**Work to be completed:** Reproduce each line of the entries below character for character, omitting the pictures.

**Dataset excerpts:**
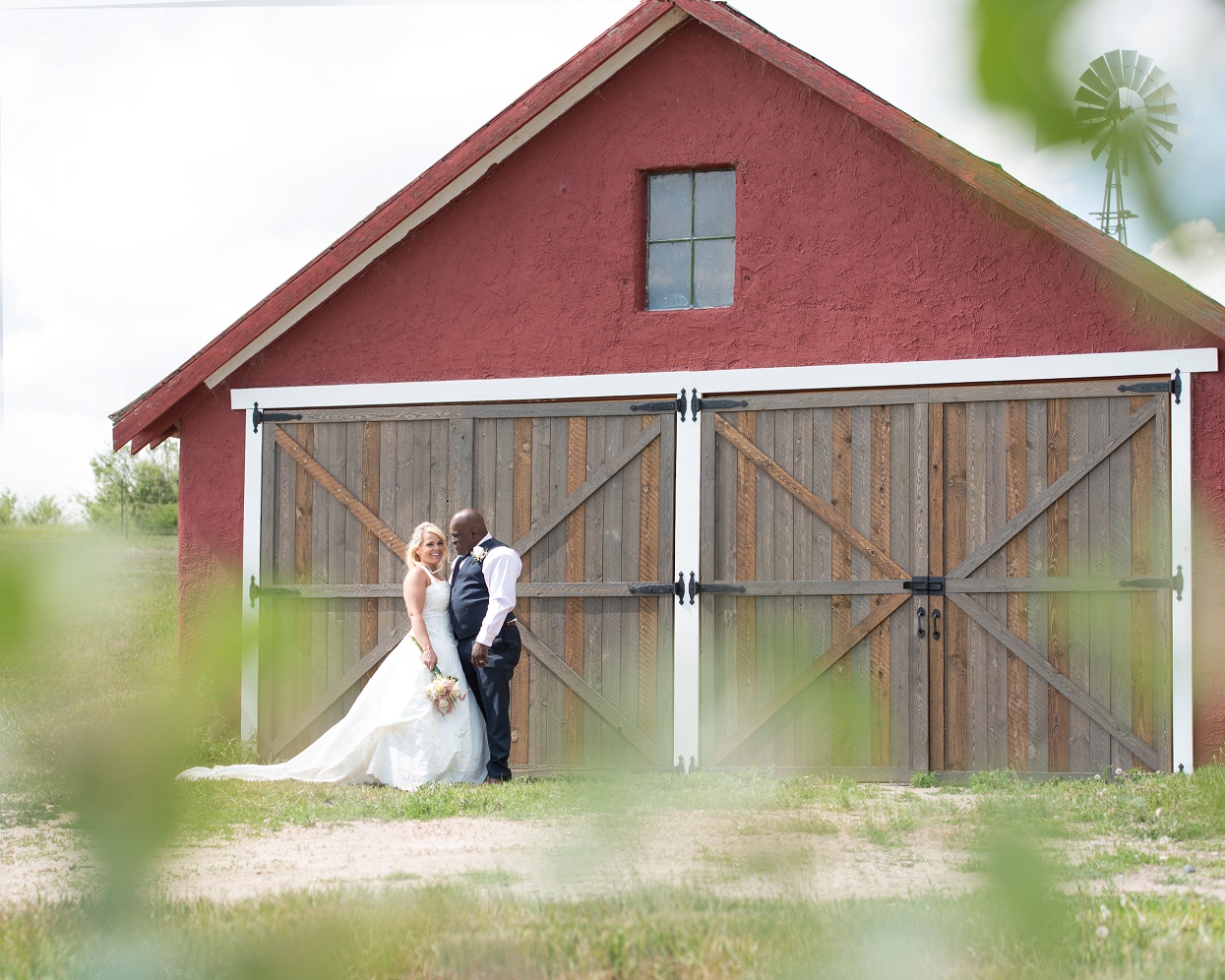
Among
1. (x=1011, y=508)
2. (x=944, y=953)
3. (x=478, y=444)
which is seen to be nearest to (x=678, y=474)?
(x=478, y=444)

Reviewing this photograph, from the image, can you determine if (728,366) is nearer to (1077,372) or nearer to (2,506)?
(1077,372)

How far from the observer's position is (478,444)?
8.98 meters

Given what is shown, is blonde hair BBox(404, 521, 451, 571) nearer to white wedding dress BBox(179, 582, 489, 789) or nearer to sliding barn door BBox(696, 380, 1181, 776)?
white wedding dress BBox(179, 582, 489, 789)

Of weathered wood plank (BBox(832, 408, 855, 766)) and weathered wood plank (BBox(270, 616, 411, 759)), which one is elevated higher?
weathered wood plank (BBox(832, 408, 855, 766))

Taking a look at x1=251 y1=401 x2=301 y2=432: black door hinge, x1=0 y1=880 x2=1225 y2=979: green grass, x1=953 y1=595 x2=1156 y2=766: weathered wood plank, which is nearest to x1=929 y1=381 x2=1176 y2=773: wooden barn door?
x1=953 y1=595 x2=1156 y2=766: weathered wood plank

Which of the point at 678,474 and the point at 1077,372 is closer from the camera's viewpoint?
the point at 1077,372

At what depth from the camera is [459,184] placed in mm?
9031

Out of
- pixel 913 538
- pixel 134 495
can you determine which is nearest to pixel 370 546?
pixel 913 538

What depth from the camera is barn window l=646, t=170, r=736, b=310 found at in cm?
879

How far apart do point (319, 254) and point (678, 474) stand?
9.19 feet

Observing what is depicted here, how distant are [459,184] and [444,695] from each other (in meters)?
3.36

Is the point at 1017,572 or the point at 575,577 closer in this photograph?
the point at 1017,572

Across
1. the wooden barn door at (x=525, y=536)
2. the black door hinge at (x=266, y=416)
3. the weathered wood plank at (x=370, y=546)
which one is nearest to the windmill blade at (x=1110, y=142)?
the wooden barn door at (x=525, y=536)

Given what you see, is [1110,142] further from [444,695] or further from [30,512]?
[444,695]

**Solution to this task:**
Among
1. (x=1011, y=508)
2. (x=944, y=953)
3. (x=478, y=444)
which is seen to be nearest to (x=678, y=474)?
(x=478, y=444)

Reviewing this photograph, from the image, can you determine if (728,366) is nearer to (1077,372) or nearer to (2,506)?
(1077,372)

How far from the observer's position is (478,444)?
8.98 meters

Given what is shown, is blonde hair BBox(404, 521, 451, 571) nearer to white wedding dress BBox(179, 582, 489, 789) or nearer to sliding barn door BBox(696, 380, 1181, 776)?
white wedding dress BBox(179, 582, 489, 789)

Of weathered wood plank (BBox(832, 408, 855, 766)) and weathered wood plank (BBox(270, 616, 411, 759)), which one is elevated higher?
weathered wood plank (BBox(832, 408, 855, 766))

Taking a look at x1=251 y1=401 x2=301 y2=432: black door hinge, x1=0 y1=880 x2=1225 y2=979: green grass, x1=953 y1=595 x2=1156 y2=766: weathered wood plank, which is nearest to x1=929 y1=381 x2=1176 y2=773: wooden barn door?
x1=953 y1=595 x2=1156 y2=766: weathered wood plank

Which of the point at 678,474 and the point at 1077,372 is closer from the camera's viewpoint?
the point at 1077,372

At what depth from the camera is [459,184] placed in mm?
9031

Out of
- pixel 913 538
- pixel 134 495
can you determine which is nearest to pixel 370 546?
pixel 913 538

What depth from the camera is barn window l=646, t=170, r=736, b=310 found at in cm?
879

How far apart do point (319, 254) and point (678, 474) stand?
9.19 feet

Observing what is depicted here, how distant are [459,184] and [444,695] from each other (in meters)?
3.36

Is the point at 1017,572 or the point at 575,577 closer in this photograph?
the point at 1017,572

Across
1. the wooden barn door at (x=525, y=536)
2. the black door hinge at (x=266, y=416)
3. the weathered wood plank at (x=370, y=546)
which one is nearest to the windmill blade at (x=1110, y=142)?
the wooden barn door at (x=525, y=536)

Given what you see, is [1110,142] further from [444,695] or further from [30,512]?
[444,695]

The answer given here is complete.